**Task to complete:**
Continue the interview on palaeontology and innovation from its last sentence, in the same voice.

___ Quoted text

When Men became Conscious, began to Invent, Innovate …. “knowing that he knew”

"Every innovation starts as knowledge”

What relationship do you see, Professor, between palaeontology and innovation ?

YC – “As you know, palaeontology is a science for the past, and what interested me most were the prospects that this science would open up, as we explore the future of mankind and the world … as a naturalist by training and profession, I see Man as a truly extraordinary creature. First, he appeared among other living animals including the primates, and to begin with he was a primate like the others. He then began to mark his difference with the others, “knowing that he knew”, acquiring thought patterns. Then he builds a new environment, with its societal, cultural and technical characteristics … which environment has ever since continued to evolve and develop, becoming more complicated, more complex in a world where man learned to organise his life and this set the origins of my personal surprise. In my time and in my job, I have also witnessed development of techniques developing at a hitherto unsuspected pace. I had the opportunity to work using the Synchrotron, a particle accelerator [based at Orsay University South of Paris]. The breakthrough possibilities offered by this machine were really enormous. X-rays, Scans and intracranial moulding have been superseded by this tool that in fact enables you to freely ‘walk around’ inside the skull and explore its convolutions as you wish. In short, I admire Man and his genius and am fascinated by the techniques he has invented and developed.

______
___ Data extract

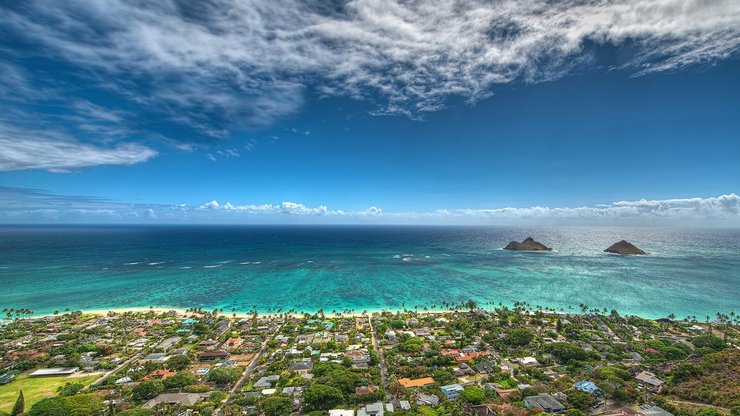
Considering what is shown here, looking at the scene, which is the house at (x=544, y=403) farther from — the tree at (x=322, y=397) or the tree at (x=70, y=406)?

______

**Exercise answer:**
How would you define an innovative process?

The innovation process, as I see it, is akin to that for an invention. To innovate is to use a discovery in order to invent, to anticipate and lead on in fine to progress. The latter term is a constant subject of heated debate, especially from a philosophical standpoint. Prehistoric times reveal real progress, exemplified by the way Man discovered and made knives by knapping stones (flint). 2 M.yrs ago, our early ancestors could knap one kilo of flint stone into 10cm of cutting edge, with difficulty apparently (homo habilis). Then homo erectus came on the scene and managed to obtain 40 cm from the same kilo. And, 50 000 years ago, homo sapiens produced 2 metres. Finally, 20 000 years ago, the achievement was 20 metres, all of this from one kilo of flint! At that date, Man had become a master of stone knapping techniques. Progress here cannot be gainsaid.

Where does anticipation come into the innovative process?

Let me refer for a moment to the wall paintings in the Grotte de Lascaux Grotto in South France (Dordogne) which, when analysed, taught us that the paints contained vegetable dyes and minerals as well as mortar cements (often based on clay), water with a dense mineral content and even blood, for the purpose of making the paint adhere to the grotto walls. The question we can raise here is what the Lascaux artists expected? First of all, they wanted their art-work to last through time, maybe that their children and several generations to come could see what they had done and painted. We can admit today that it was a fairly successful venture. But a more relevant answer is that they were projecting themselves into an unknown future. We estimate today that our Sun has 5 billion years of fuel left before it “goes out”. We too are projecting ourselves towards that unknown future … In a word, innovation and projection are parallel in their processes.

You link the emergence of conscience and man’s ability to innovate. Would you like to comment the assertion?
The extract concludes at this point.